Resonant Ultrasound Spectroscopy: Sensitivity Analysis for Anisotropic Materials with Hexagonal Symmetry

TL;DR

This paper analyzes the sensitivity of Resonant Ultrasound Spectroscopy (RUS) in measuring elastic constants of hexagonal materials, identifying limitations and proposing supplemental methods for improved accuracy.

Contribution

It extends sensitivity analysis of RUS to hexagonal symmetry materials, highlighting measurement insensitivities and suggesting solutions for complete elastic constant determination.

Findings

RUS sensitivity varies across different elastic constants in hexagonal materials.

Certain elastic constants are less reliably measured due to insensitivity in RUS.

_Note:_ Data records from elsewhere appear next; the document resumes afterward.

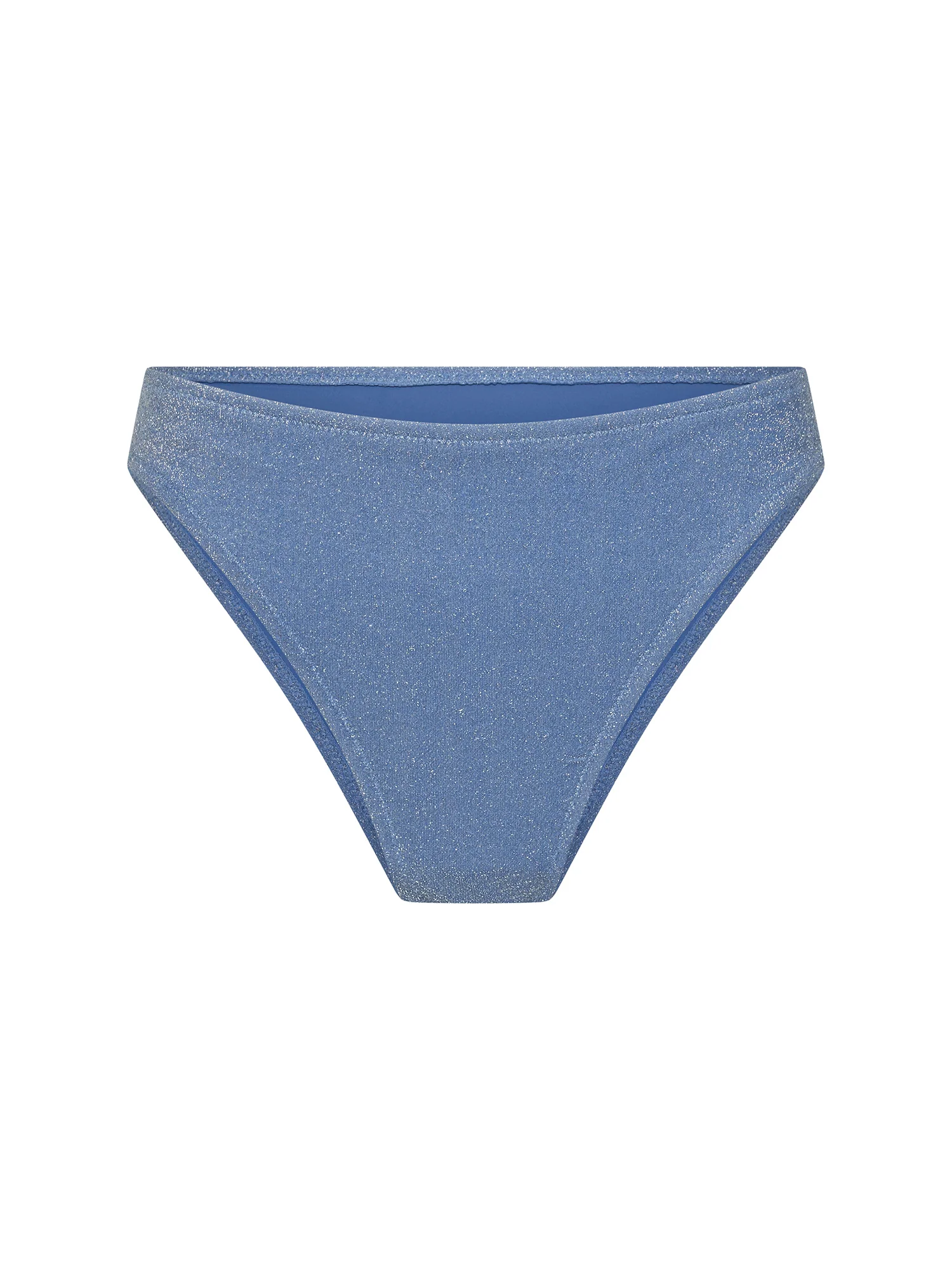Swimwear Shimmer Hi-Leg Cheeky Bottom Super Mineral Blue - Image 6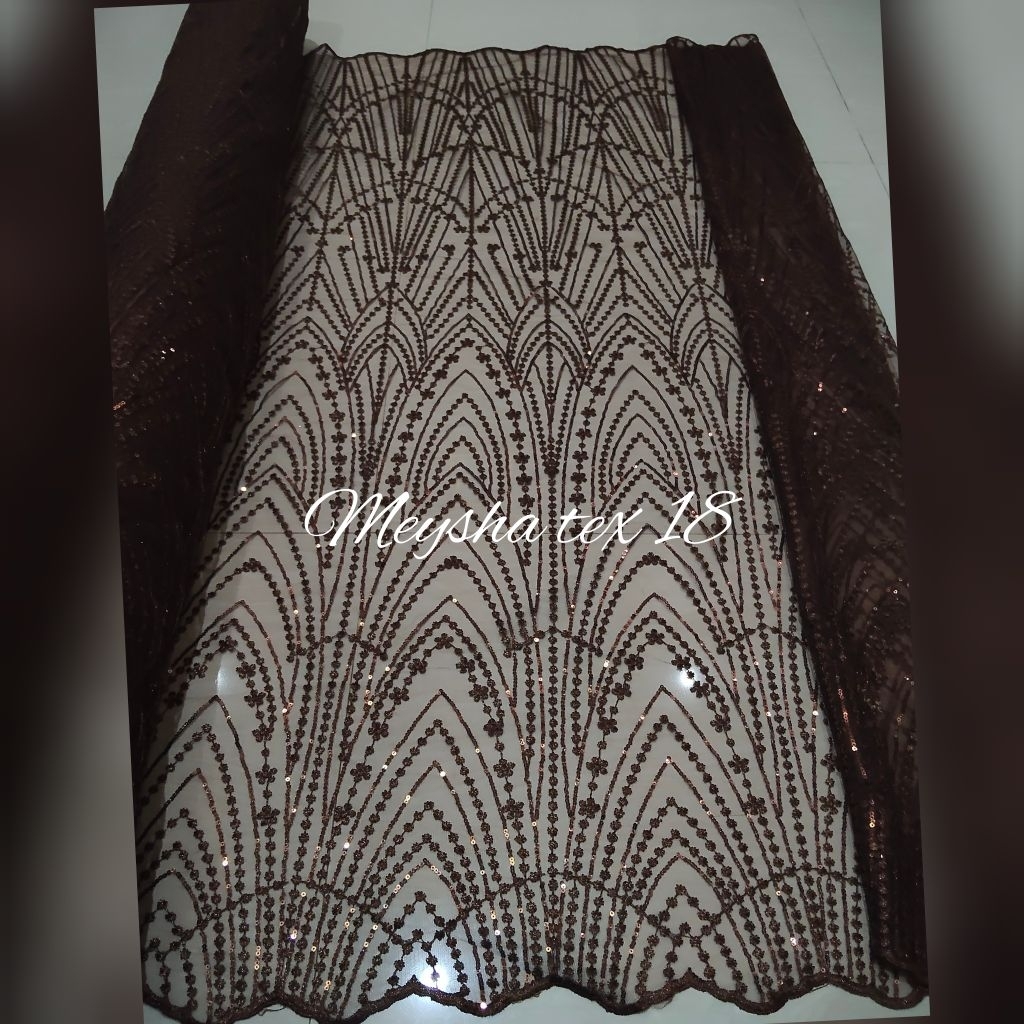 KAIN tile spangle/tile Payet/Tile premium/kain terbaru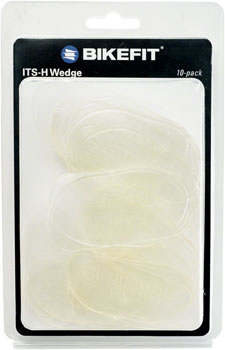 BikeFit In The Shoe Nesting Heel Wedges - 2, 3 and 4 Degree, 10-Pack, Clear EA Shoe Parts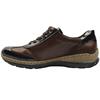 RIEKER N3200 SHOE - BROWN MULTI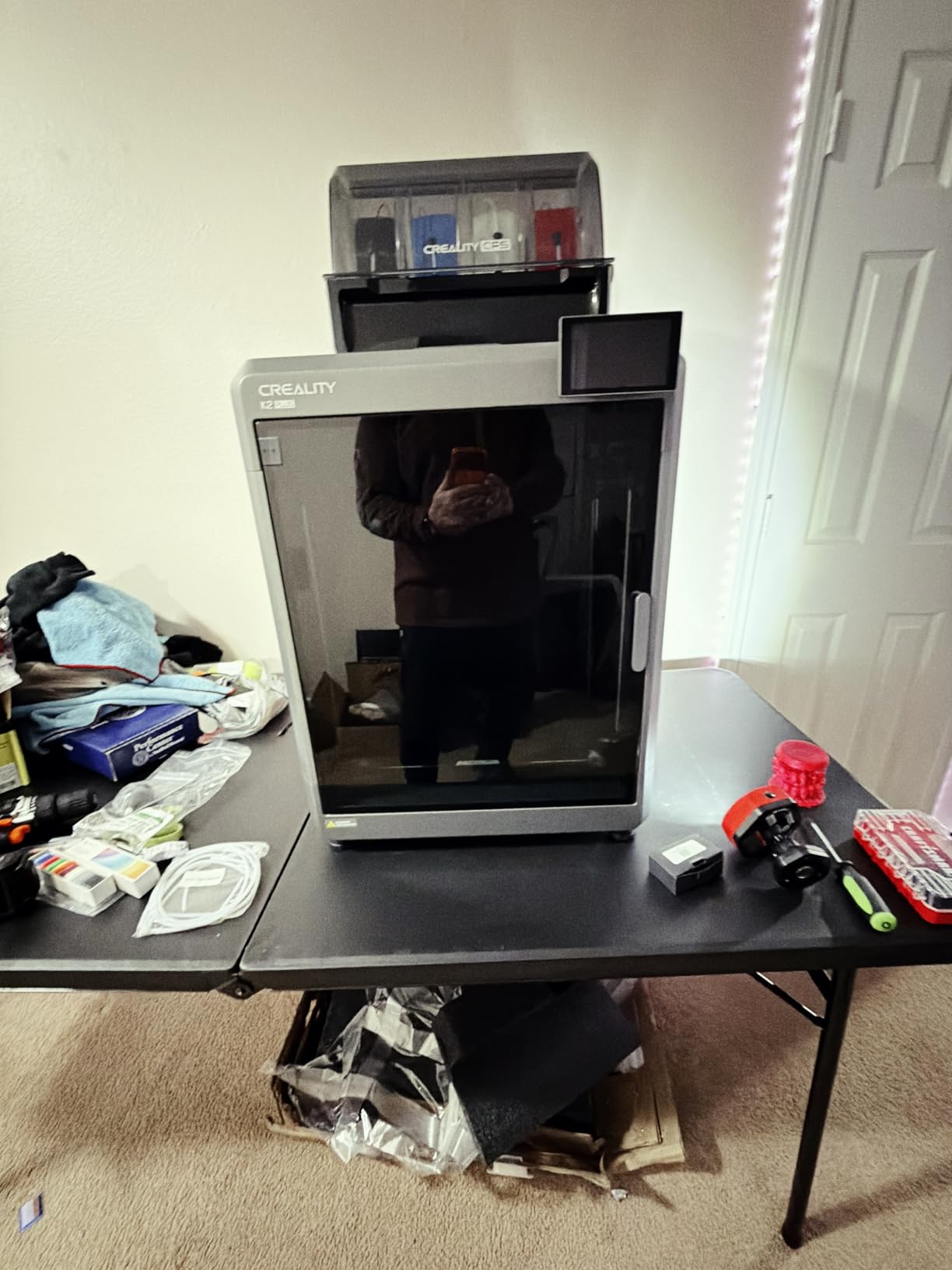 Creality K2 Plus Combo 2026 Multi Color 3D Printer with CFS customer photo 2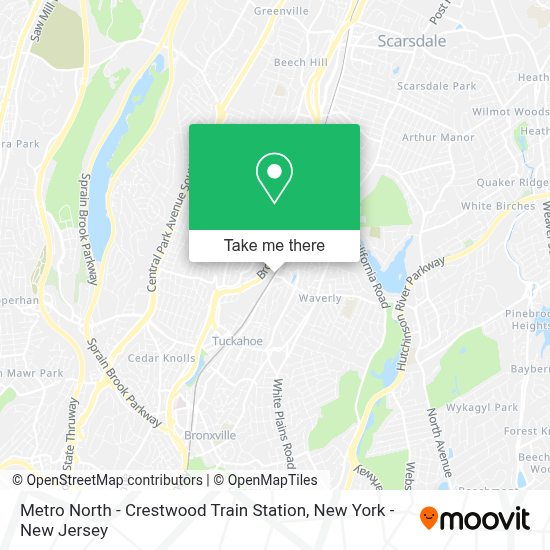 ¿Cómo llegar a Metro North Crestwood Train Station en Tuckahoe, Ny en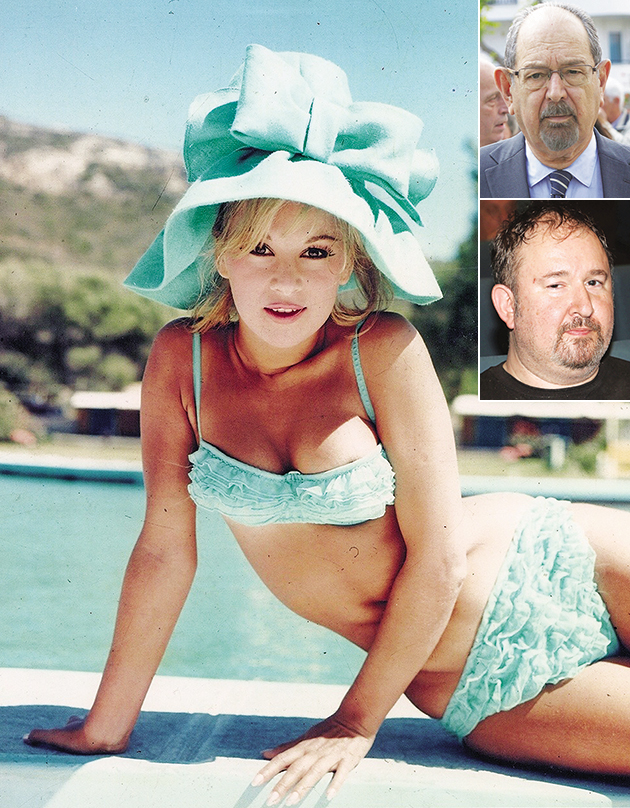 Δεξιά πάνω: Ο Τάκης Βουγιουκλάκης. Κάτω: Ο Γιάννης Παπαμιχαήλ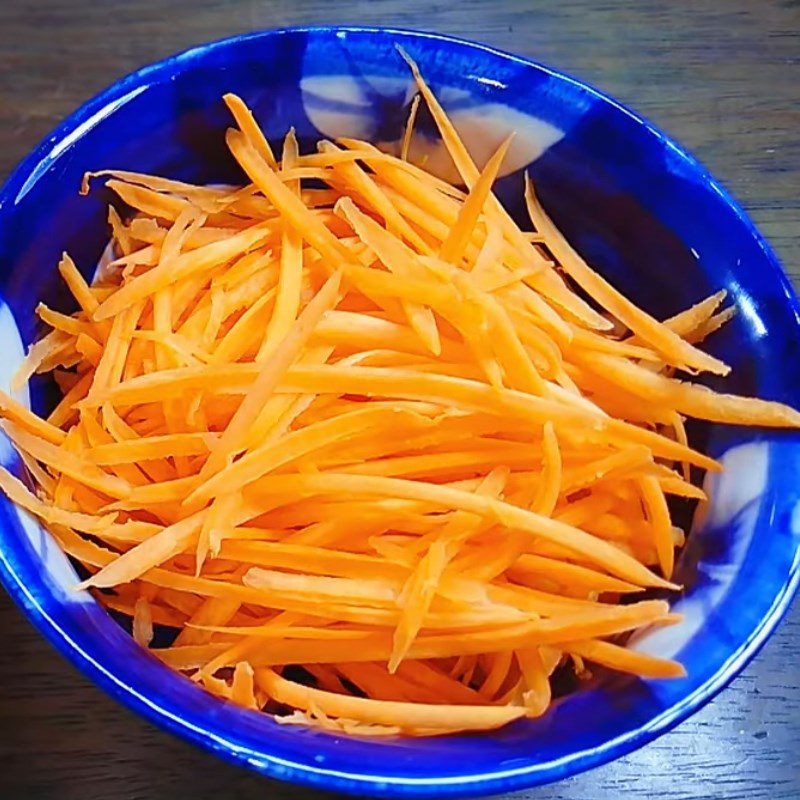 Step 2 Prepare the other ingredients Vegetarian Cabbage and Carrot Salad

Supplemental measurement techniques can improve the accuracy of elastic constant determination.

Abstract

Resonance ultrasound spectroscopy (RUS) is a non-destructive technique for evaluating elastic and an-elastic material properties. The frequencies of free vibrations for a carefully crafted sample are measured, and material properties can be extracted from this. In one popular application, the determination of monocrystal elasticity, the results are not always reliable. In some cases, the resonant frequencies are insensitive to changes in certain elastic constants or their linear combinations. Previous work has been done to characterize these sensitivity issues in materials with isotropic and cubic symmetry. This work examines the sensitivity of elastic constant measurements by the RUS method for materials with hexagonal symmetry, such as titanium-diboride. We investigate the reliability of RUS data and explore supplemental measurements to obtain an accurate and complete set of elastic constants.